Drivers getting out of town on this Fourth of July weekend will pay the highest gas prices since 2008, but transit riders are also feeling the sting of new rate increases in major cities like Boston, St. Louis, and Washington D.C.
But even with semi-regular fare hikes, transit systems still lose money. Revenue from fares isn’t enough to cover rising costs, like labor, fuel, expanded services, and infrastructure maintenance, even though ridership in 2013 was the highest it’s been in nearly six decades.
“The actual fare rider could be paying half of the rider cost, sometimes two thirds of it,” says Mitchell Moss, director of the NYU’s Rudin Center for Transportation.

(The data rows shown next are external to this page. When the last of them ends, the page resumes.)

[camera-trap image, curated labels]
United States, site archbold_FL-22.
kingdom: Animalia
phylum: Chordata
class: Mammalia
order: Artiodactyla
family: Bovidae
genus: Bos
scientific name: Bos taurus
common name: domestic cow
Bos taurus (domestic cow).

Nationally, fare revenues covered only 33 percent of the operating cost of all transit systems in 2012, according to the National Transit Database.
But raising fares is tricky.
“When you increase fairs, it tends to discourage ridership,” says Steve Schlickman is with the Urban Transportation Center at University of Illinois at Chicago. “If you increase fares too much, you discourage so much ridership that you really don’t have an increase in revenue.”
It falls to cities and states make their transit systems’ deficits. But the Department of Transportation is warning that without intervention from Congress, a critical source federal funds for many transit and highway projects will run out of money later this summer.